Some 70% of UK universities reported a fall in international students beginning postgraduate courses in the January 2026 intake, as organizations tighten recruitment ahead of harder visa compliance guidelines due to enter force this summer season.

The findings come ahead of the government’s planned rollout of a brand-new traffic light system from June as part of the Basic Compliance Assessment (BCA) structure, which will assess organizations against more stringent visa rejection limits.

Under the structure, universities need to keep stringent visa, enrolment and course conclusion limits to maintain a “green” status, while those ranked amber will be unable to grow student numbers and red-rated institutions will face UKVI action strategies, CAS cuts and the loss of essential sponsorship privileges.

Ahead of the measures coming into force, many universities surveyed by BUILA stated they had actually currently taken pre-emptive action to stay within the brand-new limits.

Around a third reported restricting recruitment in particular markets to reduce risk, while 58% said they had boosted trustworthiness checks or raised interview thresholds, with a further third presenting greater deposits or stricter monetary checks.

In spite of these tighter internal controls, 60% of universities reported higher-than-usual levels of visa rejections from UK Visas and Immigration (UKVI) throughout the January consumption.

Forty-one percent also raised concerns over unusual hold-ups and interview scheduling problems, while more than a 3rd stated rejection factors appeared inconsistent with candidate quality.

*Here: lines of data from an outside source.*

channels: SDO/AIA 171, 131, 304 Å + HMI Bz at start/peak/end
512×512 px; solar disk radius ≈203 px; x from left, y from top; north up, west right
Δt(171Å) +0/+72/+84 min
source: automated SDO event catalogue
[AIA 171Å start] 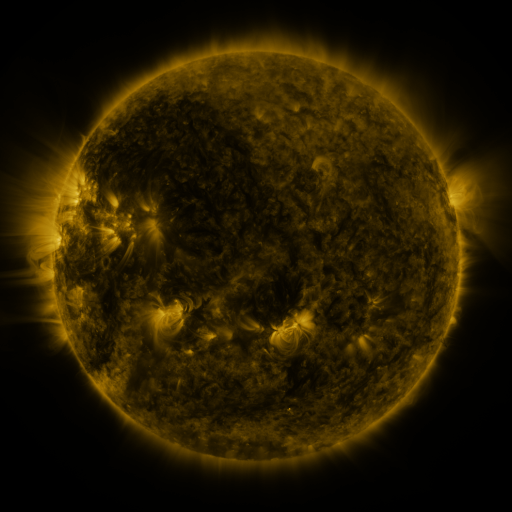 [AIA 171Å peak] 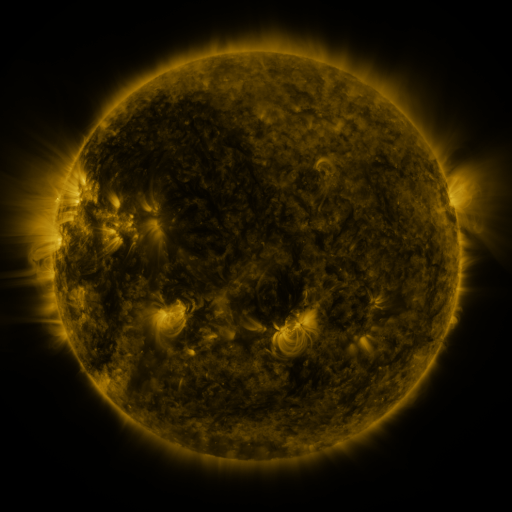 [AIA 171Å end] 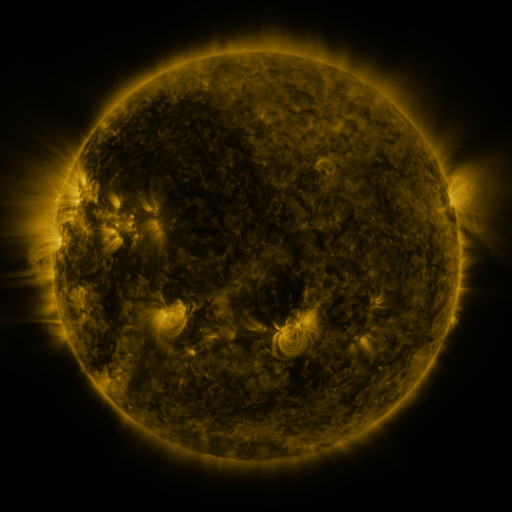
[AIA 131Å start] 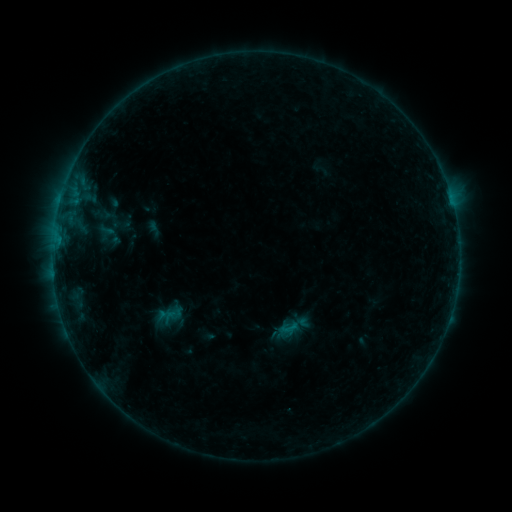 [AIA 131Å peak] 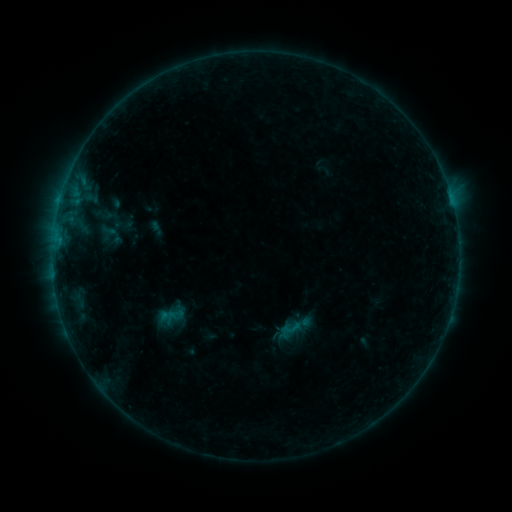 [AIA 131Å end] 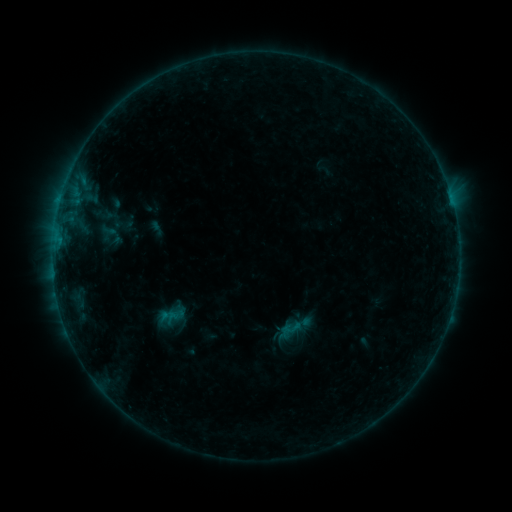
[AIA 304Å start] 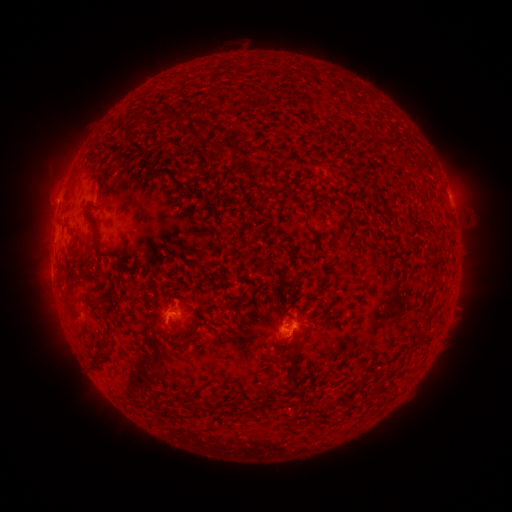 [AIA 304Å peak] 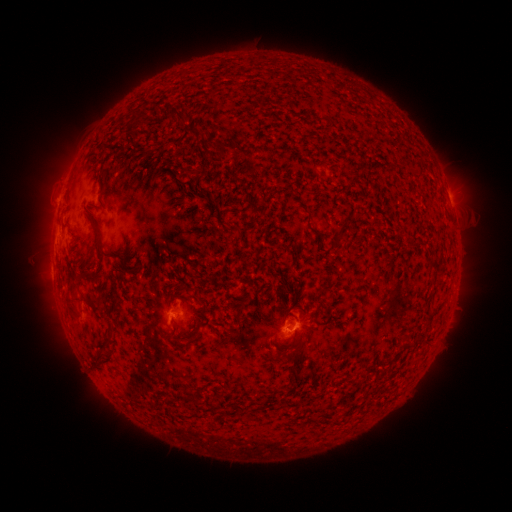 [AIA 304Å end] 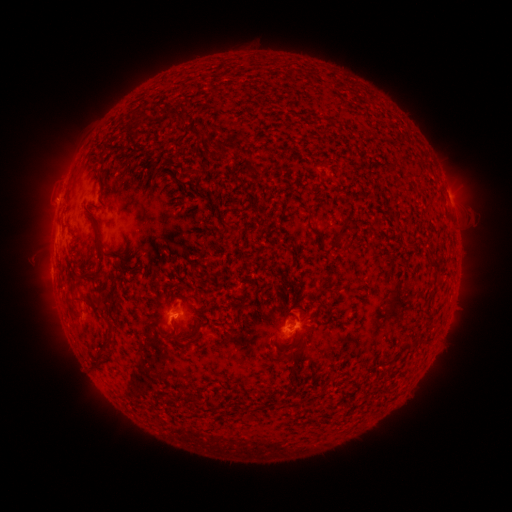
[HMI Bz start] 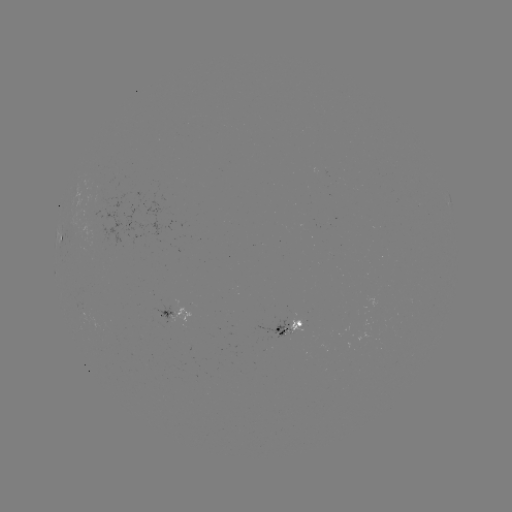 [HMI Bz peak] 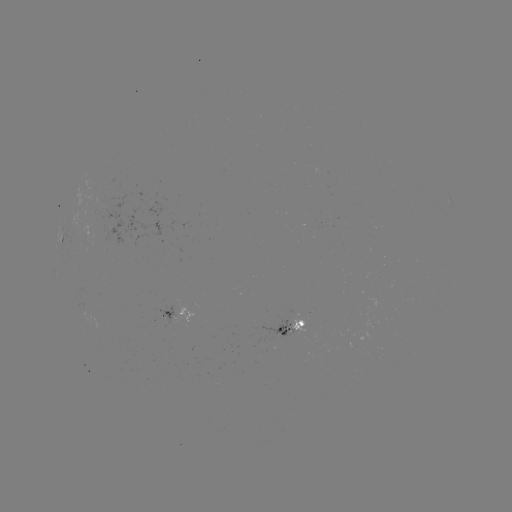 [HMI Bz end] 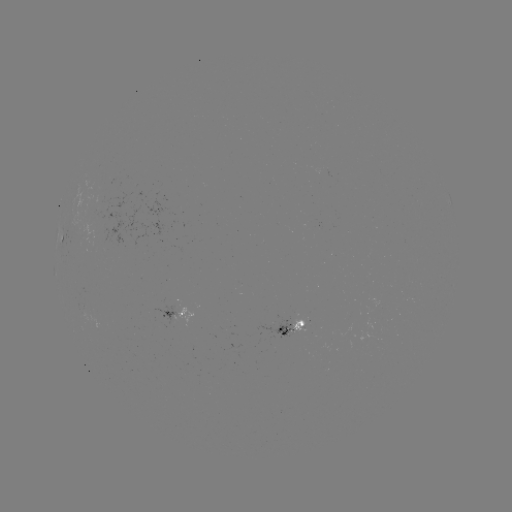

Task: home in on emerging-flux region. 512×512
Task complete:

This is in line with previous reporting by The PIE, which revealed that the Home Office had composed to UK universities discussing that “obligatory checks” had actually caused “unavoidable hold-ups” for trainees wanting to register in the January consumption.

Delegates at The PIE Live Europe 2026 likewise heard the UK’s global education champ Sir Steve Smith caution that “additional visa brakes” might follow after the federal government stopped research study visa issuance to nationals from Afghanistan, Myanmar, Cameroon and Sudan previously last month.

According to the BUILA study, the sharpest declines were seen in higher-risk markets, with 82% of universities reporting a fall in enrolments from Pakistan, where numbers were down by approximately 75%. Meanwhile, 76% reported a drop from India and 65% from Bangladesh.

Half of the universities surveyed also stated they presently expect to get at least one non-green score under the brand-new compliance framework, raising concerns about the prospective effect on institutional growth and global credibility if the system is implemented without further improvement.

This study shows universities narrowing recruitment simply to manage threat, at a time when they are likewise facing higher rejection rates from UKVI, delays and inconsistent decision-making outside their control
Andrew Bird, BUILA

The findings have raised concerns that real trainees might progressively be discouraged from choosing the UK at a time when competition from other destinations stays intense.

Ahead of the measures entering force, BUILA is advising the UK federal government to treat “amber” rankings as an internal caution rather than a sanctions trigger, while better accounting for systemic concerns such as visa processing hold-ups.

In addition, the association has called on UKVI to offer more in-depth factors for visa refusals, greater openness in decision-making, and early-warning intelligence on emerging market patterns so that organizations can respond proportionately and in real time.

“This study shows universities narrowing recruitment just to handle threat, at a time when they are also dealing with higher refusal rates from UKVI, delays and inconsistent decision-making outside their control,” said Andrew Bird, chair, BUILA.

“That is why BUILA is requiring a more in proportion and transparent framework, so standards are promoted without weakening the UK’s long-term competitiveness and global standing.”